Oleh: Dr. Ir. Gede Ngurah Wididana, M.Agr *)
Kalimat itu membikin bingung, tapi demikianlah adanya. Semua yang pernah ada akan menjadi tidak ada, dan sekarang yang ada berasal dari tidak ada.
Demikian antara yang ada dan tidak ada terus bergulir, menjadi ada-tidak ada-ada, sampai manusia bingung mencari yang ada dan tidak ada. Dia mengabaikan yang ada, dan terus mencari yang tidak ada.
Seperti mencari inti bawang merah dengan terus mengupas kelopak demi kelopak umbi bawang, dan di dalam umbi bawang tidak ditemukan inti bawang. Inti bawang yang dicari adalah bawang itu sendiri, tidak perlu dicari, dia bisa dirasakan, dicium, dilihat dan digenggam.
Ada itu adalah sekarang, nikmati, rasakan, rayakan, syukuri. Kemarin sudah tidak ada dan besok belum tentu ada. Leluhur yang ada itu yang terlihat ada, yang masih hidup, ayah, ibu, nenek, kakek, sampai kumpi, jika mereka masih hidup.
Jika mereka sudah meninggal, dia sudah menjadi tidak ada, sudah hilang dari bumi, menyatu dengan ketiadaan, dengan alam yang tak terpikirkan.
Saat mereka hidup, dia harus kita layani, syukuri, dan dinikmati kebersamaannya, dengan berbakti. Saat mereka sudah tidak ada, baru kita sadar bahwa dia sudah berada dalam alam ketiadaan, dan pikiran kita terus mengenang, ingin melayani, bersyukur dan berbakti, hanya dalam kenangan, dalam dunia yang berbeda, antara ada dan tidak ada.

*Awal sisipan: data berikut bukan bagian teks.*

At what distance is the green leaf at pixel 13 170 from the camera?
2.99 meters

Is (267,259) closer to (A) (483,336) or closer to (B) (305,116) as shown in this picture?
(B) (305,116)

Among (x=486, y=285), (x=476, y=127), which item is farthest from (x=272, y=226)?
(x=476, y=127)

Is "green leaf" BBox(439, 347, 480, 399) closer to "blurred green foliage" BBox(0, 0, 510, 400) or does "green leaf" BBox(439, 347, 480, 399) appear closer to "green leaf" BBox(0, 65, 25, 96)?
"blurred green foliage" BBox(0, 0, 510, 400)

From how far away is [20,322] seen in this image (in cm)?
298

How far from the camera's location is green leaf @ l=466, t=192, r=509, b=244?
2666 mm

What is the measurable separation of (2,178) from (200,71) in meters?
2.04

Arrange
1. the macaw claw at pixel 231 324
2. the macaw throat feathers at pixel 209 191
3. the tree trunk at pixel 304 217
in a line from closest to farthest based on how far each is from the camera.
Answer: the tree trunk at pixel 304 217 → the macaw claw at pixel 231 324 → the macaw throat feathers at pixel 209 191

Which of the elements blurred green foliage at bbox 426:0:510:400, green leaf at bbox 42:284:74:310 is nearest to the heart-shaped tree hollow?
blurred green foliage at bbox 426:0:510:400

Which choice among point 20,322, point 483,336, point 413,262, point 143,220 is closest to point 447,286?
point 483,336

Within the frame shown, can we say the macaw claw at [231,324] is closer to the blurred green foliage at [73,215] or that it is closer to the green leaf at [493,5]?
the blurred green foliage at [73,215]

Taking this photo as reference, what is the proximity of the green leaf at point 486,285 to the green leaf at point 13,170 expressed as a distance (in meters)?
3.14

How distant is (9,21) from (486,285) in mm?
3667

Jangan tunda berbakti, bersyukur dan melayani mereka, selagi mereka hidup. Upacara yang terbesarpun belum bisa membalas jasanya yang telah memberikan pelayanan kepada generasi selanjutnya, dengan tulus dan kasih, tanpa pamrih.
*) Direktur Utama PT Karya Pak Oles Grup dan Alumnus S-3 Universitas Hindu Negeri I Gusti Bagus Sugriwa Denpasar.